• [Work to complete] Retype the listing exactly as it stands, and keep every image out.

• [Data segment]

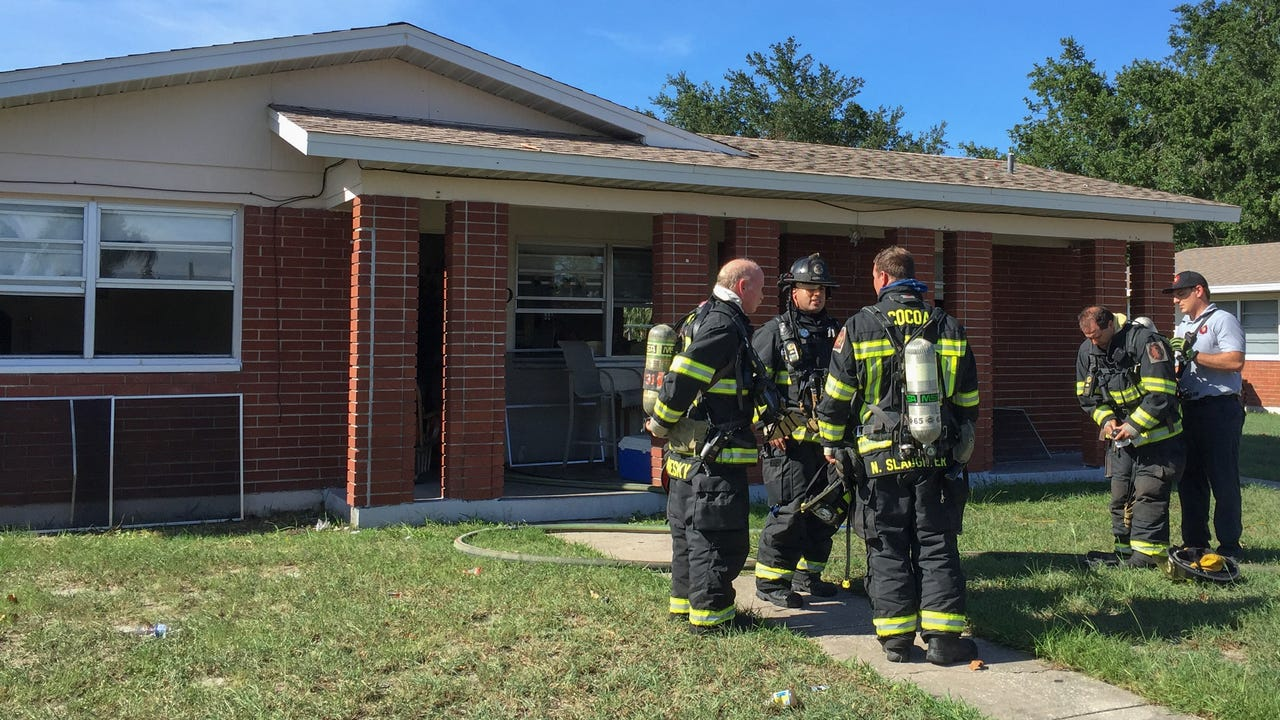 A kitchen fire in Cocoa Sunday afternoon brought firefighters from Cocoa, Rockledge, and BCFR. No injuries reported. Video by Tim Shortt. Posted 6/26/17.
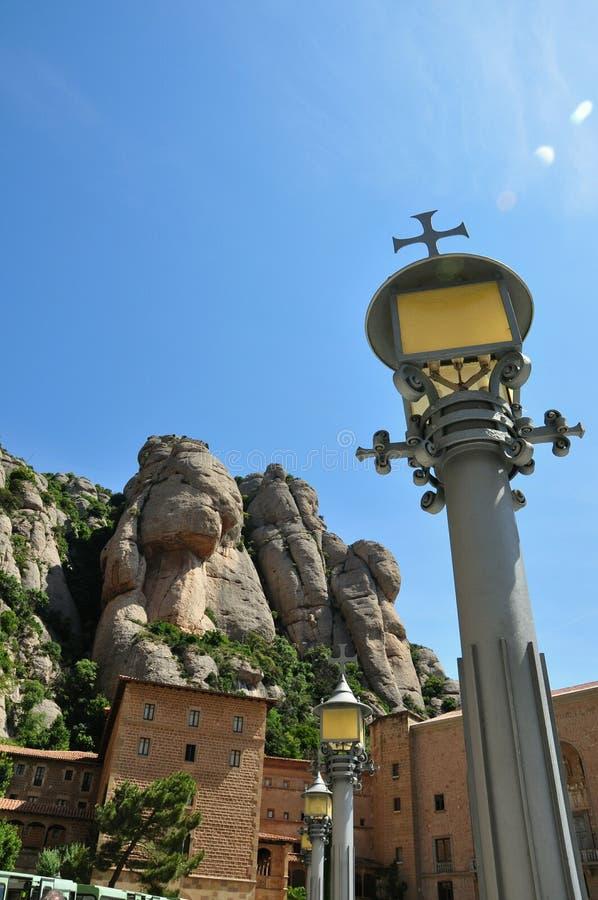 Halny masywny Montserrat i latarnia uliczna obrazy royalty free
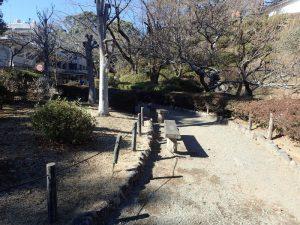 小田原城址公園 常盤木橋前 ベンチ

• [Task output]
 A kitchen fire in Cocoa Sunday afternoon brought firefighters from Cocoa, Rockledge, and BCFR. No injuries reported. Video by Tim Shortt. Posted 6/26/17.
 Halny masywny Montserrat i latarnia uliczna obrazy royalty free
 小田原城址公園 常盤木橋前 ベンチ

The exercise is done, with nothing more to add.